[Pixman] Testing (Re: [PATCH 3/3] ARMv6: Add fast path for over_n_8888_8888_ca)

Mon Apr 7 00:50:03 PDT 2014

On Fri, 4 Apr 2014 10:28:05 +0300
Pekka Paalanen <ppaalanen at gmail.com> wrote:

> Hi,
> 
> thank you for pushing the two patches, and running extended tests. I
> will check with Ben on what to do here.
> 
> Could someone point me to a document describing how one uses these
> testing tools properly? Hopefully it would answer all my questions
> below.

Unfortunately the only basic document describing how to use this
particular testing tool is printed if you run the fuzzer-find-diff.pl
script without any arguments. And also a comment in the code for the
fuzzer_test_main() function:
    http://cgit.freedesktop.org/pixman/tree/test/utils.c?id=pixman-0.32.4#n670
But you have found all of this already and I have no additional links
or documents to share. Sorry about this. Though google search may also
have some hits in the pixman mailing list.
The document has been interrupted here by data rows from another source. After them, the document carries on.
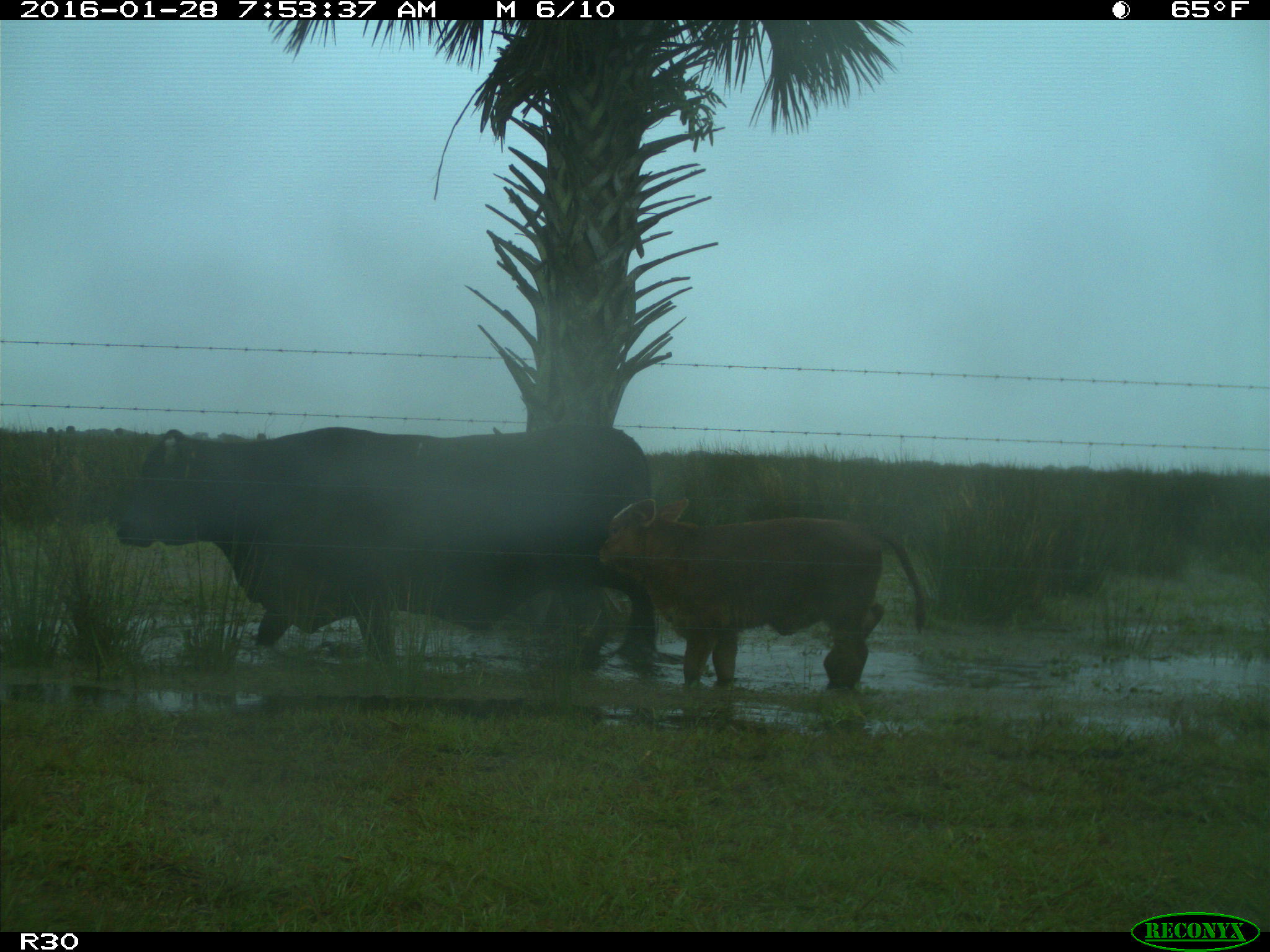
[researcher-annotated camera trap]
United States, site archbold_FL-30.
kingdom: Animalia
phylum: Chordata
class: Mammalia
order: Artiodactyla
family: Bovidae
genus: Bos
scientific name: Bos taurus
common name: domestic cow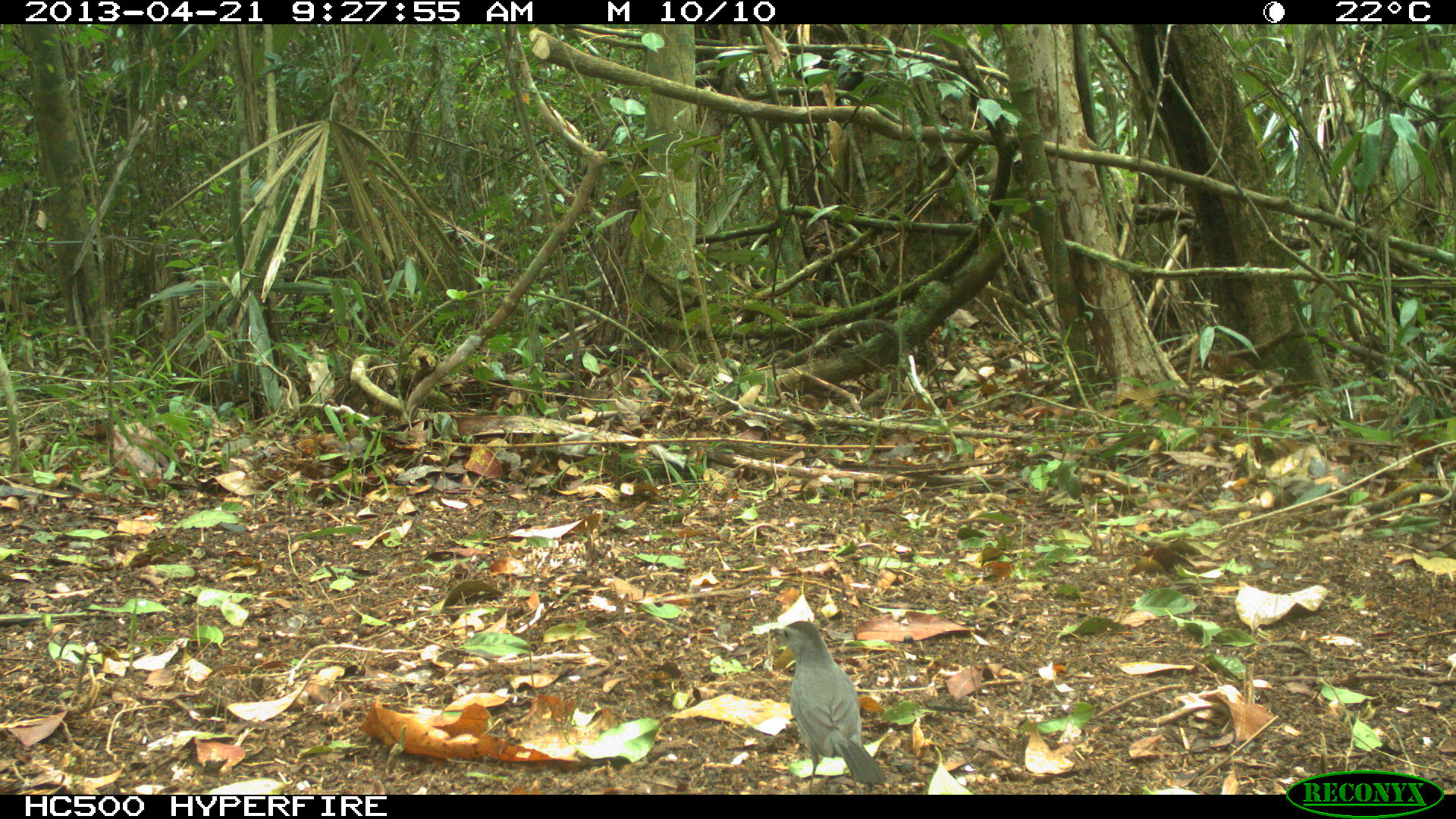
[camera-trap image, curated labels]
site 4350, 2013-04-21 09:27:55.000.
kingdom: Animalia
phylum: Chordata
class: Aves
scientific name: Aves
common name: bird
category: ave desconocida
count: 1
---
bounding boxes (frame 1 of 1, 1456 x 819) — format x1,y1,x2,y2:
ave desconocida: 773,621,887,794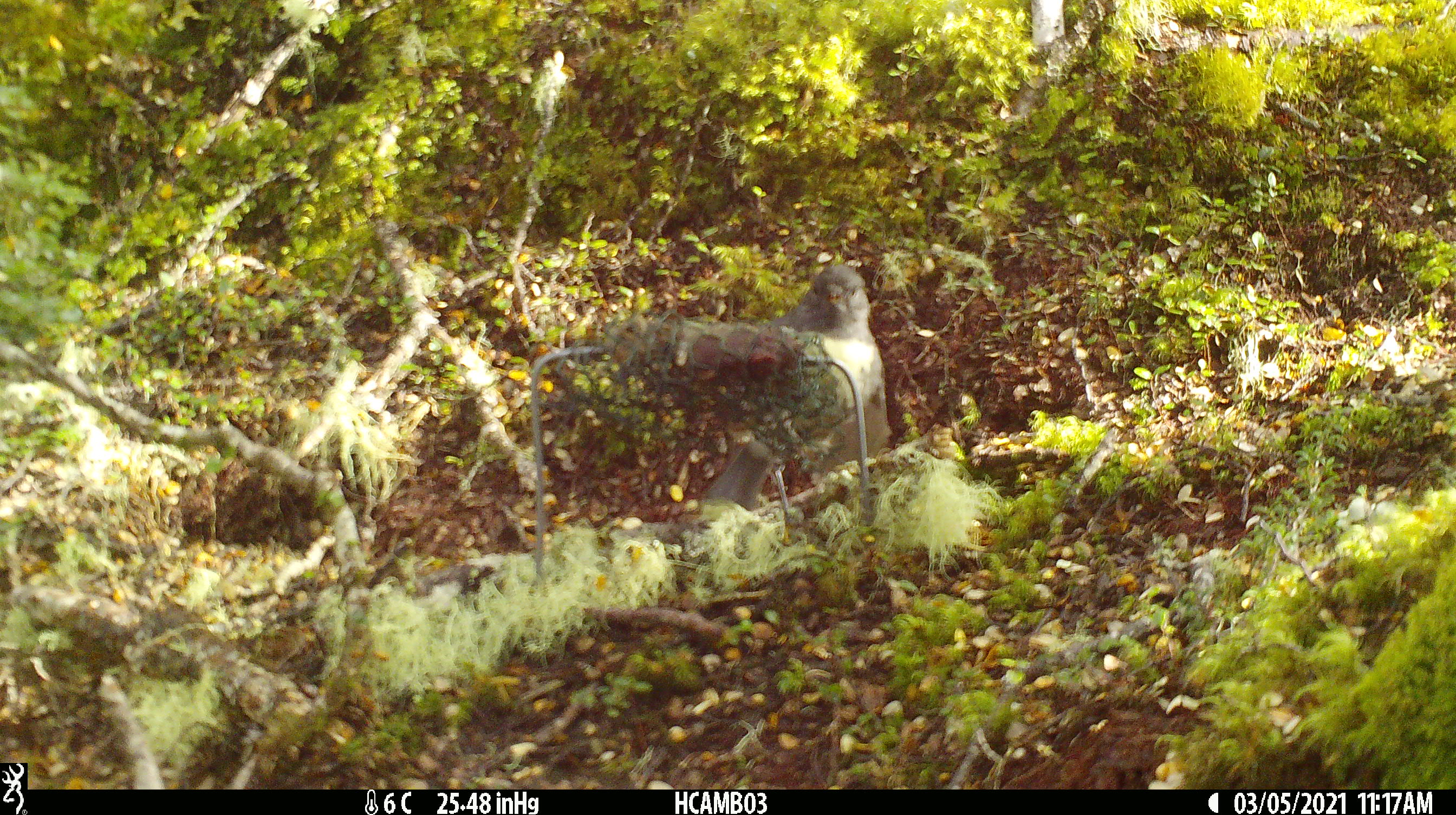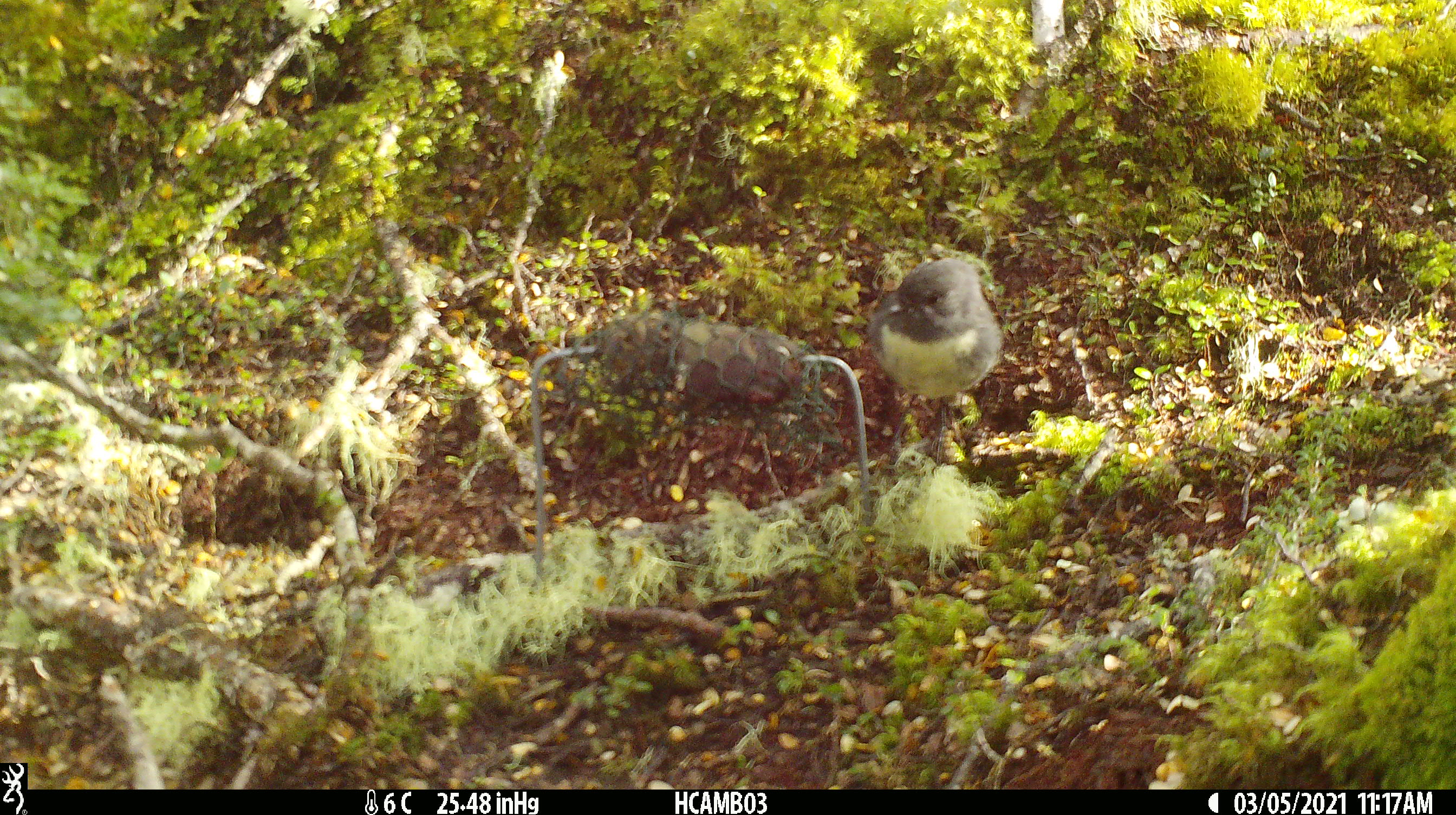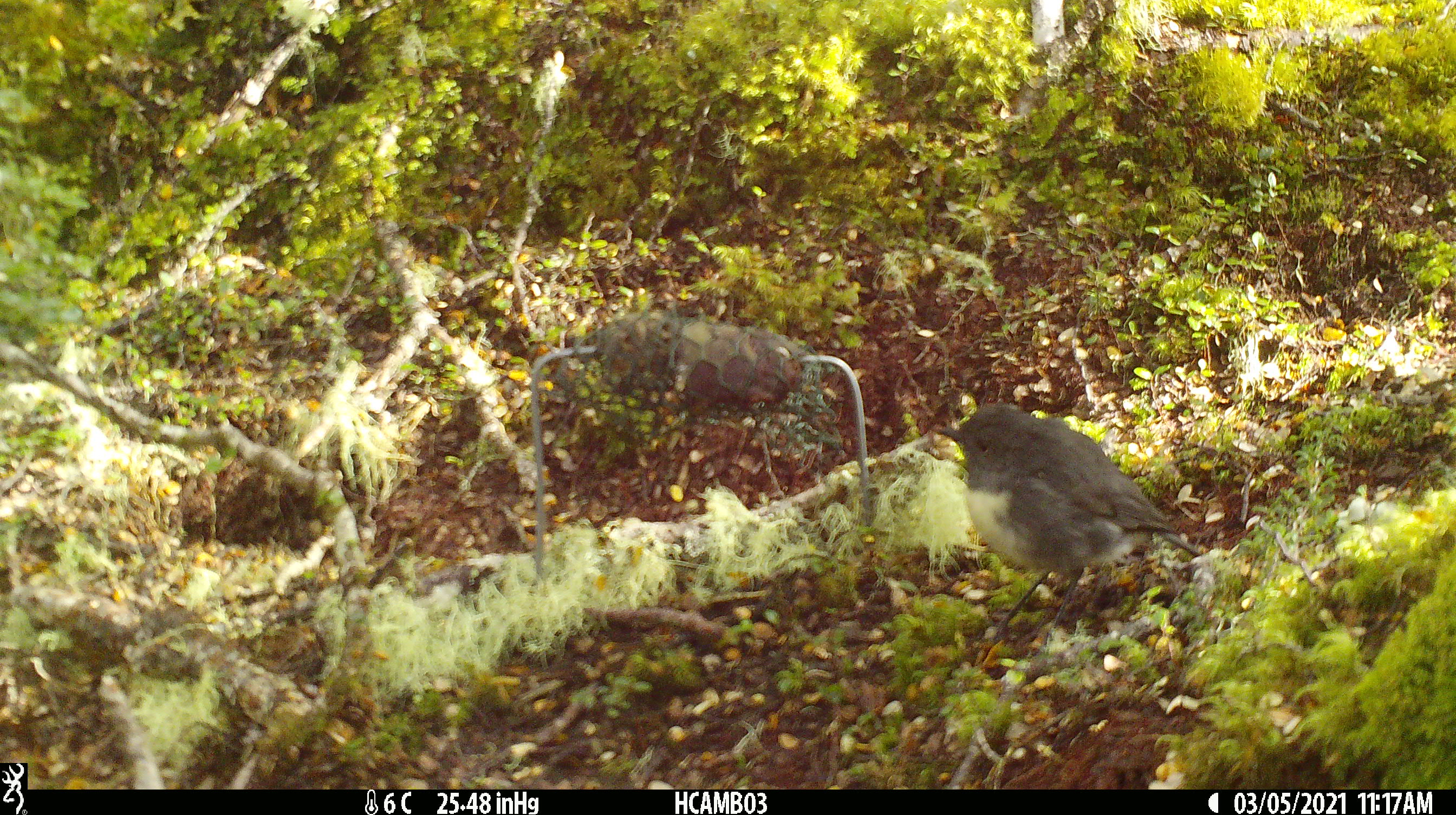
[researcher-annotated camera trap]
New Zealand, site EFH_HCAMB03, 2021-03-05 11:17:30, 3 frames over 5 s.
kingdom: Animalia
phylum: Chordata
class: Aves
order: Passeriformes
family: Petroicidae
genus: Petroica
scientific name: Petroica australis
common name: new zealand robin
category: robin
The documentation clearly needs improvements. Your feedback is valuable
and helps to identify the gaps in it.

> In the pixman test directory on the rpi, I issued
> $ ./fuzzer-find-diff.pl ./blitters-test.generic ./blitters-test.armv6 10000000
> Success: 10000000 tests finished
> 
> And also without the '10000000' argument, I waited for a lot longer (a
> few minutes), and it never indicated an error.
> 
> Should I somehow manually create the binaries blitters-test.generic and
> blitters-test.armv6 before running that command? Right now, there are
> no files with those names anywhere, so I was a bit surprised it ran
> just fine.

It compared the results of trying to run one non-existing program with
the results of running another non-existing program. No difference is
found because they produce identical output to stdout (fail in the same
way).

This surely can be improved to be more foolproof to handle the special
case of trying to execute something that does not exist.

> I also couldn't figure out, how does 'make check' do this comparison,

The tests based on fuzzer_test_main() run a batch of subtests, which do
pseudo-random composite operations on images. The outcome of each
subtest (a 32-bit checksum) is deterministic and only depends on its
seed for the pseudo-random number generator. The outcome of the
fuzzer_test_main() itself is a 32-bit checksum, which depends on the
range of the seeds that are tested.

Now what we have is just a checksum number in the end. Because a large
number of different pseudo-random operations explore a lot of different
code paths in pixman, this checksum is reasonably sensitive to the
changes in the pixman behaviour.

There are two ways to use this checksum. One is used as part of the
'make check' run. We just try seeds from 1 to 2000000 in blitters-test
and hardcode the expected checksum there. If the calculated checksum is
the same as expected, then the test passes. Super simple! But it does
not tell us much about why exactly it failed and what has changed.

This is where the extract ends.